Another alternative might be to offer full feedback for all of these commands. This preserves the current functionality for users who prefer less feedback or like to work that way while offering an alternative to others who prefer the more complete feedback. Although this could get frustrating for folks scrubbing or changing the lengths of items which require many quick keystrokes in succession, hitting keys with a screen reader usually truncates the last speech output and people who chose this option would hear a lot of chatter, but the last thing spoken would be the final result. Maybe not perfect, but seems workable. Again, there is already an Osara option to silence speech when scrubbing. If people don’t like this they can still use the current mode as a preference.

  1. Consistent. Anything that isn't consistent is likely to be unintuitive. The current behaviour might not be workable for some people and that's fine, but it is absolutely consistent: we don't report a unit unless it changes. Doing a full report for all other units except the smallest feels risky to me. If the option is "Report full time for all time movement" or similar, how does the user understand that it doesn't do that for the smallest unit?

[PT] Agreed, setting a “smallest threshold” doesn’t seem like a good idea.

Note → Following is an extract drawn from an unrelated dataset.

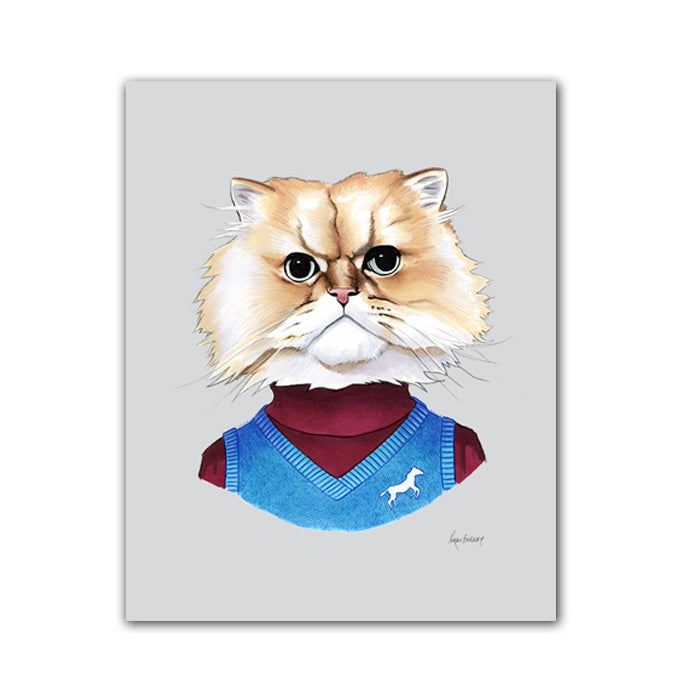 Cat art print - Fuzzy Cat Gentleman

People will always wonder “what is mall?” and there is no right answer depending on workflow and preference.

  1. Well defined and described. Following on from the last point, we need to be able to explain the option to the user, both in the documentation and in the configuration dialog. We can't have an option name which only explains half the behaviour, leaving the remaining behaviour to surprise the user.

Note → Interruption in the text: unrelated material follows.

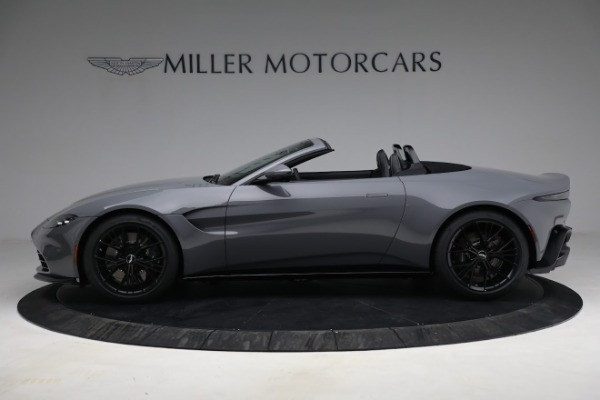 New 2021 Aston Martin Vantage Roadster for sale $180,286 at Pagani of Greenwich in Greenwich CT 06830 2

[PT] Agreed, consistency is very important. I think that describing this preference as giving full feedback for navigation hotkeys might describe this preference sufficiently. Again, I might not be aware of all of the use cases and subtleties, so I’m interested to see if this is a good starting point and what others think.

ptorpey avatar Mar 22 '22 17:03 ptorpey

Thanks for your answers, @ptorpey . They seem reasonable to me, and given that we're now seeing others requesting this, I've attempted to implement this in #752.

jcsteh avatar May 01 '22 10:05 jcsteh

This nice feature is working very well.

I did find, however, that when moving and selecting to an item using control+left/right arrow the truncated time is still being announced. Can we also make this movement/selection report the full time when this option is enabled?

Thanks.

--Pete

ptorpey avatar May 04 '22 17:05 ptorpey

Ah, that's interesting. I guess that makes sense, though this raises the concern that now we have multiple different definitions of "time movement commands". For "Move relative to the play cursor for time movement commands during playback", we don't currently consider commands like item and envelope point navigation because there is additional state involved (the item or envelope point selection). But for this new option, we do want to affect item and envelope point navigation commands. And then there's "Report time movement during playback/recording", which has yet another definition because it also impacts changing item lengths, but we don't want to impact that for this new option. What a mess.

jcsteh avatar May 04 '22 20:05 jcsteh

Also, the need to fix item navigation here has made me realise I'm going to need to completely re-think the way I've coded this. Damn.